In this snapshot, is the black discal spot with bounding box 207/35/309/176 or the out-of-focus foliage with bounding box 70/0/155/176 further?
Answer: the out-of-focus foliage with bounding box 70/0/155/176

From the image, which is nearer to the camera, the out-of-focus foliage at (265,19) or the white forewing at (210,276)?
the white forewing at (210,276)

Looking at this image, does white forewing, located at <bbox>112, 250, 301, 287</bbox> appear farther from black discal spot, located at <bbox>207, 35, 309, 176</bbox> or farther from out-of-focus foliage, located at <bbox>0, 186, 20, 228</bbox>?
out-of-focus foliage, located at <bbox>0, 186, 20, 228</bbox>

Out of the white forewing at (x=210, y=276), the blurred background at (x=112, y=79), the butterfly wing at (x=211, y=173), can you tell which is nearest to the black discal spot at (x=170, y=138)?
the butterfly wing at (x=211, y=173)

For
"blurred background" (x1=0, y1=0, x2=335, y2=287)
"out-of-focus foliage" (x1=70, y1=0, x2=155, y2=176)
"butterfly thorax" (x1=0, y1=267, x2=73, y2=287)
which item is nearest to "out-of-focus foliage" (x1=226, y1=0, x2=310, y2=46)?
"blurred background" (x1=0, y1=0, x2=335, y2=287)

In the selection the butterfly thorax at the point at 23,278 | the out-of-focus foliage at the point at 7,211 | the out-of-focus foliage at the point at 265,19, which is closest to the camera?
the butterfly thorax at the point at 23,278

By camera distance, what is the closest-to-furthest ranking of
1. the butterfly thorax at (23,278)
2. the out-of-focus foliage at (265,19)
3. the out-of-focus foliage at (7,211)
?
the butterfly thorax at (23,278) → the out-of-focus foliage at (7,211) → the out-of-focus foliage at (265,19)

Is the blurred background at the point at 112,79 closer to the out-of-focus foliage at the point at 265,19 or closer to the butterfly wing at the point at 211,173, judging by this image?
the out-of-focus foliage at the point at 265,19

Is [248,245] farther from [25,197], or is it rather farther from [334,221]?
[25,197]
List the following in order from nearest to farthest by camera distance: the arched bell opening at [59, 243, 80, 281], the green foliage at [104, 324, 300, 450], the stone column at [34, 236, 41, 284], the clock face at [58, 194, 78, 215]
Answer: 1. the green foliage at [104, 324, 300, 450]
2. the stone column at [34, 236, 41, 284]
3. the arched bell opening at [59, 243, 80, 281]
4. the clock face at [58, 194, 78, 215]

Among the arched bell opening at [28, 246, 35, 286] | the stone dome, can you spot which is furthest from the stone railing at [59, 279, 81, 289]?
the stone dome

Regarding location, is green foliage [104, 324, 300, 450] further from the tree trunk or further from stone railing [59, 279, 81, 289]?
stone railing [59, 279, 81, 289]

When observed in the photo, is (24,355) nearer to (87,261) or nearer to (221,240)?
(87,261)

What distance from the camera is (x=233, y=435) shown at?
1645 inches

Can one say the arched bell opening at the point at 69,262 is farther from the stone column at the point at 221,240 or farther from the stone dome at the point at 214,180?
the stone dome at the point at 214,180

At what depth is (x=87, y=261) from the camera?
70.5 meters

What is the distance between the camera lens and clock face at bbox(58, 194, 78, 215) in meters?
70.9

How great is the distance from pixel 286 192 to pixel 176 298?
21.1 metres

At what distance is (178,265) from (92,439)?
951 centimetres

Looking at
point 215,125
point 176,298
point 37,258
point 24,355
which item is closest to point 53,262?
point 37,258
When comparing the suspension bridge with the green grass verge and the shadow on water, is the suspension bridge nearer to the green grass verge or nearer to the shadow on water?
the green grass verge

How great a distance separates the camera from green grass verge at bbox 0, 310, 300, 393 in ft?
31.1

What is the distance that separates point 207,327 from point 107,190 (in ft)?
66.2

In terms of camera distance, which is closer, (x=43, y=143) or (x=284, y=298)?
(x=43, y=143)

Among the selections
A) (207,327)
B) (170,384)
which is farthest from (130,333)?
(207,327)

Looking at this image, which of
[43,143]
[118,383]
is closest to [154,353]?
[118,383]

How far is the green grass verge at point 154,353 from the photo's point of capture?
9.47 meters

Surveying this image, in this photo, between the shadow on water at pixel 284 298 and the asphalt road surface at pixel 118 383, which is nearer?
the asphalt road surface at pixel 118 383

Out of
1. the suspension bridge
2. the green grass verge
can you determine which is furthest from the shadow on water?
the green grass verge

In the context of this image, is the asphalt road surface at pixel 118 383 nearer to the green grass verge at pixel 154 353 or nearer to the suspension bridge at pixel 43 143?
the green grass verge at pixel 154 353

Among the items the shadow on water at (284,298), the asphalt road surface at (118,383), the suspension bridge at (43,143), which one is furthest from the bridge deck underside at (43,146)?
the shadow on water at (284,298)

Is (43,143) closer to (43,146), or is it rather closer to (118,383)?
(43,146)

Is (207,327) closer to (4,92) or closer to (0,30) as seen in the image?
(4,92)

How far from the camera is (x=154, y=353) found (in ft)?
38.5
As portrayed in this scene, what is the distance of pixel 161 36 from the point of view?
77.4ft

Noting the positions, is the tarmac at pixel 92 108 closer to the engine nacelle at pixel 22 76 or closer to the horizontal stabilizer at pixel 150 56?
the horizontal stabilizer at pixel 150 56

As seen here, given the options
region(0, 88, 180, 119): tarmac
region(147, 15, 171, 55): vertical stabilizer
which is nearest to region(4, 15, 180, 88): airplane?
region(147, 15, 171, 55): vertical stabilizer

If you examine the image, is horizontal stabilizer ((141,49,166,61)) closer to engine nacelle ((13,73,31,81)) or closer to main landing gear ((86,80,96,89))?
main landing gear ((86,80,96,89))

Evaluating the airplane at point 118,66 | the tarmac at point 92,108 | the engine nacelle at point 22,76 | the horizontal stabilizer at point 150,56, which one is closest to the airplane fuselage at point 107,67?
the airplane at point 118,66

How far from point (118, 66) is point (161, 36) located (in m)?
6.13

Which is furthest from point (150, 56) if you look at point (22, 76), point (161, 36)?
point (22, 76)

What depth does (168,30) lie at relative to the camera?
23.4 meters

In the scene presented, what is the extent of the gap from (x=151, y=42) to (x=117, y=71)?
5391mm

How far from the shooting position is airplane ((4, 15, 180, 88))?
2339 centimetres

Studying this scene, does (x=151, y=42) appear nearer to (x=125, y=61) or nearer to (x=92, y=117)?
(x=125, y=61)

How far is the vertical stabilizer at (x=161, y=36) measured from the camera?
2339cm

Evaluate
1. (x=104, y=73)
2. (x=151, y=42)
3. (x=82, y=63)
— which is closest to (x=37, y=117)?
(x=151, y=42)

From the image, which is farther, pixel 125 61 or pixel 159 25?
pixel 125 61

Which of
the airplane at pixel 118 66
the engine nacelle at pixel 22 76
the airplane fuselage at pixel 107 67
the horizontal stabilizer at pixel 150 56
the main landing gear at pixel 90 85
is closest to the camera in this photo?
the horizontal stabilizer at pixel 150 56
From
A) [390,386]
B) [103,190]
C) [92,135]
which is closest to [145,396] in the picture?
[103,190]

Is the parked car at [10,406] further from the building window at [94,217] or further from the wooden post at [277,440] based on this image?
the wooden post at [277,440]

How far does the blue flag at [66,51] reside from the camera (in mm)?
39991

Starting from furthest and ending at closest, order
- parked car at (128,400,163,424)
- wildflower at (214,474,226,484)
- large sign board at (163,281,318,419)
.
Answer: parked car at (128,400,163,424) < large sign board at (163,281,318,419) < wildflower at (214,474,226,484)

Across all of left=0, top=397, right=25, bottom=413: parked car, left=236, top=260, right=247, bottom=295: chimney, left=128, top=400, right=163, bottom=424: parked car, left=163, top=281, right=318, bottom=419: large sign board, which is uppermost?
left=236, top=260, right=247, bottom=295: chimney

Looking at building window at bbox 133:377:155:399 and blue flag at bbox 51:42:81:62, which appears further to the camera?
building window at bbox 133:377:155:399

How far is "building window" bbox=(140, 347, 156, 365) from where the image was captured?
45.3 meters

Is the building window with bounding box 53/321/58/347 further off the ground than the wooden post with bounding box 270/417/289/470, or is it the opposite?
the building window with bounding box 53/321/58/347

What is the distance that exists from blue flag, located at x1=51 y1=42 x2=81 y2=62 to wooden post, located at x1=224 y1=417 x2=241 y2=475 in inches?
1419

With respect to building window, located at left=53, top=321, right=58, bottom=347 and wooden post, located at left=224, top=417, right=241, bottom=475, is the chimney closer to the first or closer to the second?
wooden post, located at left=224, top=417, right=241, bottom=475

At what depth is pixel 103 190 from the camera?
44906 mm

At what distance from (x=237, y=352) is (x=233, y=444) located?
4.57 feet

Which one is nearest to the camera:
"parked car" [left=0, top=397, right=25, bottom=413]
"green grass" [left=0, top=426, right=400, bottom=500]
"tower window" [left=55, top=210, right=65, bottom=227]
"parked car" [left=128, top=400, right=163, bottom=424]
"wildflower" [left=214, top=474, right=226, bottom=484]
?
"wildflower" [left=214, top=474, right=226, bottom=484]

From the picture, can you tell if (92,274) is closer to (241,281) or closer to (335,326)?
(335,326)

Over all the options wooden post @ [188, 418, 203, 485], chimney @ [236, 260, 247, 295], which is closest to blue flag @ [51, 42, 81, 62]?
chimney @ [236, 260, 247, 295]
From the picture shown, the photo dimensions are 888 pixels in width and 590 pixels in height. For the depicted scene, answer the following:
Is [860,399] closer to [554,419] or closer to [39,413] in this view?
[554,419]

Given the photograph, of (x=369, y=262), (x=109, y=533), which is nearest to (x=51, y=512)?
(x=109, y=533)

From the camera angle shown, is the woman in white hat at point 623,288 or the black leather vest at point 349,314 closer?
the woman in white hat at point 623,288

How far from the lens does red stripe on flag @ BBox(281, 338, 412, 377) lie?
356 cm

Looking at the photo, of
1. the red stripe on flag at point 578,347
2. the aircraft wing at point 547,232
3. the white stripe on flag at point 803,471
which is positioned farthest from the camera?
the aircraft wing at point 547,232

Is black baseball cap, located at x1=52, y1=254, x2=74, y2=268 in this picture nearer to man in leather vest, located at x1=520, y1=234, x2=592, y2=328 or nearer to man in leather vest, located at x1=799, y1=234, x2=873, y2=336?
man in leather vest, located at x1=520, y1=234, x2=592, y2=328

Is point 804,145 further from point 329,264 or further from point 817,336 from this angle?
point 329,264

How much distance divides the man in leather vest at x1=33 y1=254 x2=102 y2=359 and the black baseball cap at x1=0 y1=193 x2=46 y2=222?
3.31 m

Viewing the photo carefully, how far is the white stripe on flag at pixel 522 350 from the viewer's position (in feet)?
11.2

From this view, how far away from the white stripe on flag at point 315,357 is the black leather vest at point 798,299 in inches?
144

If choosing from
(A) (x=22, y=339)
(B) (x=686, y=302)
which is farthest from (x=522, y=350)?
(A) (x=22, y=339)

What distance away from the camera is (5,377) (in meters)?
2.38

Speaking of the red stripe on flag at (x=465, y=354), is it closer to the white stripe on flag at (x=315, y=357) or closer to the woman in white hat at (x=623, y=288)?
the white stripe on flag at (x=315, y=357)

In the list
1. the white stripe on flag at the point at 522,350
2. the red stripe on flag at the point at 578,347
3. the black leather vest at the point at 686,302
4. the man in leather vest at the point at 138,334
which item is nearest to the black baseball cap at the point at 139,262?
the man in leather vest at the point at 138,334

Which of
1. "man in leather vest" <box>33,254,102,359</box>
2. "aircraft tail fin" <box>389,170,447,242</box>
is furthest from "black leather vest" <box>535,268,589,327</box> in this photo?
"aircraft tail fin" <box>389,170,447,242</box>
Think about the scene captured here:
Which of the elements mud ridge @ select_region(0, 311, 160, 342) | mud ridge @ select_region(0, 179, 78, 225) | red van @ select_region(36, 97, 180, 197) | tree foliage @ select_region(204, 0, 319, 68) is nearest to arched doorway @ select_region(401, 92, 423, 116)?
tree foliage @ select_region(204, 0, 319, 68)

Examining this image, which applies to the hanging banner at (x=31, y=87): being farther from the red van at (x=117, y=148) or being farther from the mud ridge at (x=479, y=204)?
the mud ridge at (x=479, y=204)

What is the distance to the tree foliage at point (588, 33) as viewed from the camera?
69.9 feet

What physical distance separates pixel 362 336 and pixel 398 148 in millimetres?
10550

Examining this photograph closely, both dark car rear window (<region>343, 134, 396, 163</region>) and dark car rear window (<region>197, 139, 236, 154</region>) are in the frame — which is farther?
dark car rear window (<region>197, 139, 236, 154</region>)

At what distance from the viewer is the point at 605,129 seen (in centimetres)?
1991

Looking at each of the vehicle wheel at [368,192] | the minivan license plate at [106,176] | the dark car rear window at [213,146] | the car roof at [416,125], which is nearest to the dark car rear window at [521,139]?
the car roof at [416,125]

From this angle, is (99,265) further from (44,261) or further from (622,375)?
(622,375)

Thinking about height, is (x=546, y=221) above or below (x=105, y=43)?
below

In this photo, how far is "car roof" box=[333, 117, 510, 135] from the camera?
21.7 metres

------------------------------------

Task objective:
Render the records as a JSON list of strings, one string per line and blank lines omitted, starting at the first line of the records and ending at the line that contains "Answer: the out-of-focus", both included.

Task result:
[
  "In this snapshot, is the black discal spot with bounding box 207/35/309/176 or the out-of-focus foliage with bounding box 70/0/155/176 further?",
  "Answer: the out-of-focus foliage with bounding box 70/0/155/176"
]